Texte étudié
★ ★ ★ ★

LA CHINE doit faire face à une problématique nouvelle : la prise en charge de ses patients psychiatriques. Le besoin explose sous l’effet conjugué des conflits sociaux, de la pression économique, et du bouleversement des structures familiales.
En quatre décennies, le taux de morbidité psychiatrique est passé de 2,7 % à 13,47 %. La psychiatrie, dernière roue du carrosse, reste réservée à une élite : une majorité de Chinois ne se fait pas soigner. Seize millions de Chinois sont actuellement suivis – dont une moitié de schizophrènes – alors que sont concernées plus de cent millions de personnes. Neuf dépressifs sur dix ne consultent jamais.
Seize mille psychiatres en Chine, c’est trois fois moins qu’ailleurs dans le monde en terme de densité. Stigmatisée, source de préjugés, la psychiatrie n’attire pas les jeunes médecins. Pas davantage les infirmiers. L’offre, de surcroît, est inégalement répartie. Le Tibet ne compte qu’un seul psychiatre, et zéro lit de psychiatrie. Le parc hospitalier dans son ensemble fait plutôt grise mine.

★ ★ ★ ★

Exercices proposés
1/ D'après le texte sur la psychiatrie en Chine, combien de psychiatres le Tibet compte-t-il ?
2/ Recopiez fidèlement le texte sur la psychiatrie en Chine depuis « LA CHINE doit » jusqu'à « des structures familiales. ».
3/ Prolongez le texte sur la psychiatrie en Chine en rédigeant la suite qui vient après sa dernière phrase.
Le matériel qui figure ensuite provient d'une autre source que le texte.

Données sources
★ ★ ★ ★

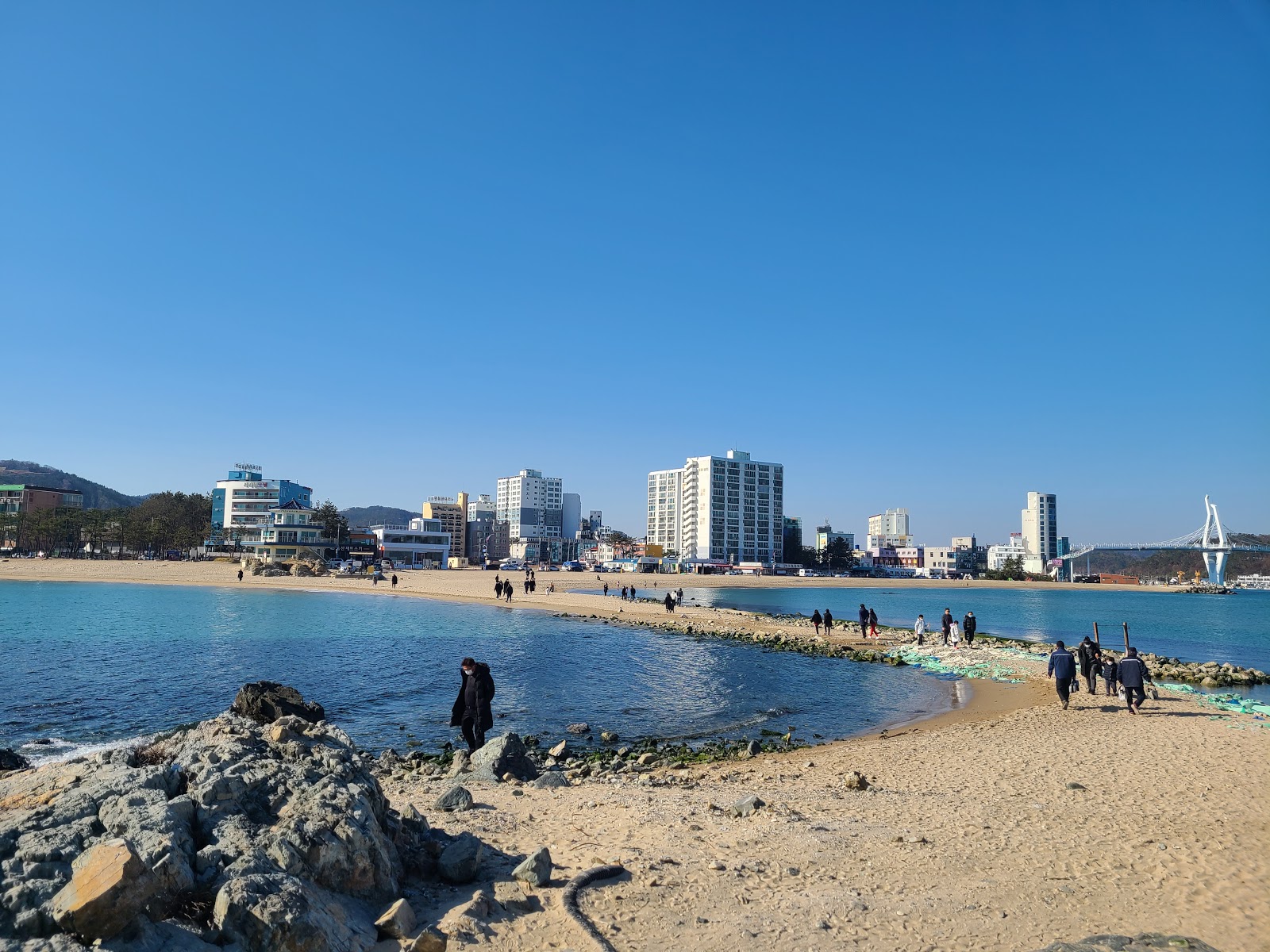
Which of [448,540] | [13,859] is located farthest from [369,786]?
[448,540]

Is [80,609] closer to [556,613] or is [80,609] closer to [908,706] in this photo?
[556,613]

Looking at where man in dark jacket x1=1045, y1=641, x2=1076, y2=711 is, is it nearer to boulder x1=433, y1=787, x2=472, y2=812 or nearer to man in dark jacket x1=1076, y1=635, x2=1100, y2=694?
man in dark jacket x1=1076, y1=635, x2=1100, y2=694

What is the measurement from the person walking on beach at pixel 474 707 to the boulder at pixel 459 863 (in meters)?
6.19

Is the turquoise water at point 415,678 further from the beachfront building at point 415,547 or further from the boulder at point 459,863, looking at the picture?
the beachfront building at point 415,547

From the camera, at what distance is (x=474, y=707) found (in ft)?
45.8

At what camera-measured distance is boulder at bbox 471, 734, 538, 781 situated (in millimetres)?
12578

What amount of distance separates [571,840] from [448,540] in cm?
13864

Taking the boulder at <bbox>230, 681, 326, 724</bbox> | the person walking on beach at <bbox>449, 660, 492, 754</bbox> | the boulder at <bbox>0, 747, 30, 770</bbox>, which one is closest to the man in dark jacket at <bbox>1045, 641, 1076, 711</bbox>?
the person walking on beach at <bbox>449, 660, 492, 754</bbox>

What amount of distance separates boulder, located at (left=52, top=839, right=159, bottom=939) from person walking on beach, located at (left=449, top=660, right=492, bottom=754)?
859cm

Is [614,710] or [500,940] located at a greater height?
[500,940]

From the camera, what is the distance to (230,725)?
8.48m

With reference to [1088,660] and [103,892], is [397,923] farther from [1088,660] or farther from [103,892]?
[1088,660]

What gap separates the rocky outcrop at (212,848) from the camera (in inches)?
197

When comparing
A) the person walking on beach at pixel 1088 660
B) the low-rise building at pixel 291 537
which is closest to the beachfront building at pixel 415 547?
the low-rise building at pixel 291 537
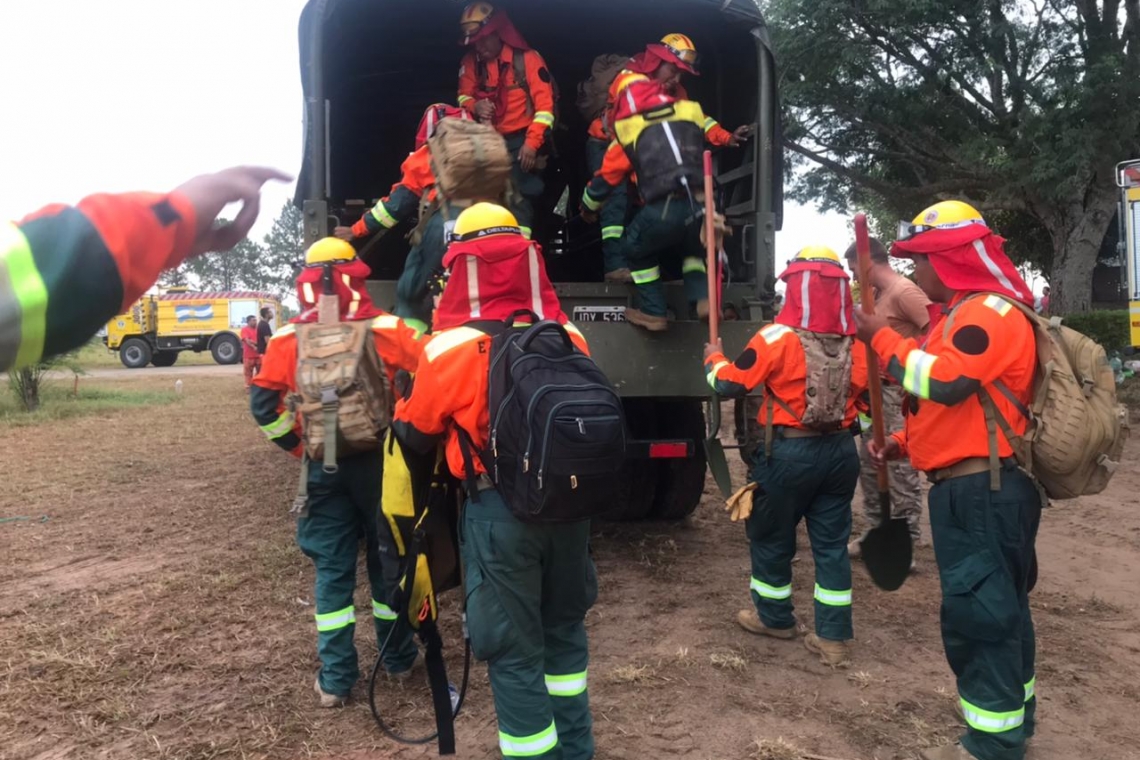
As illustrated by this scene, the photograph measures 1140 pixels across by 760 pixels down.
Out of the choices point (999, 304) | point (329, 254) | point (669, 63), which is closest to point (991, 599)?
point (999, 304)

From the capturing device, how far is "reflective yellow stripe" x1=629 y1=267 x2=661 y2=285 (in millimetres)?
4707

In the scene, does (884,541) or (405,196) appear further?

★ ★ ★ ★

Réponses données
1/ Le Tibet ne compte qu'un seul psychiatre.

2/
LA CHINE doit faire face à une problématique nouvelle : la prise en charge de ses patients psychiatriques. Le besoin explose sous l’effet conjugué des conflits sociaux, de la pression économique, et du bouleversement des structures familiales.

3/
C’est dans ce contexte peu reluisant que le Dr Philippe Cléry-Melin a visité, en marge du déplacement l’été dernier de la FHP en Chine, la clinique psychiatrique de Wenzhou. Il partait sans a priori négatif. « Une de mes patientes psychotiques, hospitalisée à plusieurs reprises en Chine dans les années 1980, avait reçu tous les soins et les médicaments nécessaires. Je savais que ce n’était pas une médecine de brousse, dit-il. La clinique de Wenzhou m’a néanmoins surpris. » Agréablement. L’établissement se veut moderne. Une vitrine de ce que la Chine offre de mieux en matière de psychiatrie.
Visite guidée.
Une bâtisse à l’allure vieillote, des barreaux aux fenêtres, des chambres à trois ou quatre lits : l’établissement ne brille pas par son architecture, mais par la qualité de ses prises en charge. « J’ai rencontré une psychiatrie moderne inspirée de méthodes anglo-saxonnes, raconte le Dr Cléry-Melin. Consultations, psychothérapies comportementales et psychanalytiques d’inspiration lacanienne, ateliers, réinsertion sociale, contrôle de l’observance, et même recherche épidémiologique en lien avec le CDC d’Atlanta : les pratiques sont variées. La pharmacopée est moderne, et le personnel, de qualité. » Bientôt, l’hôpital passera de 940 lits à 2 000 lits, puis à 4 000 lits. Une croissance exponentielle à l’image de la demande.
La clinique de Wenzhou prend en charge des pathologies aiguës : décompensation dépressive, décompensation délirante, psychoses, trouble bipolaire. La gymnastique intervient dans le soin via le « qi gong » (littéralement le travail du souffle, une méthode de contrôle de soi). La spiritualité également. « Les psychiatres m’ont décrit une thérapie de l’esprit, relate le Dr Cléry-Melin. Une cadre infirmière m’a parlé de sa religion, le catholicisme [20 % des habitants de Wenzhou sont chrétiens, NDLR]. Cela se ressent dans le soin. Cela m’a surpris car la Chine n’est pas réputée pour sa tolérance religieuse. »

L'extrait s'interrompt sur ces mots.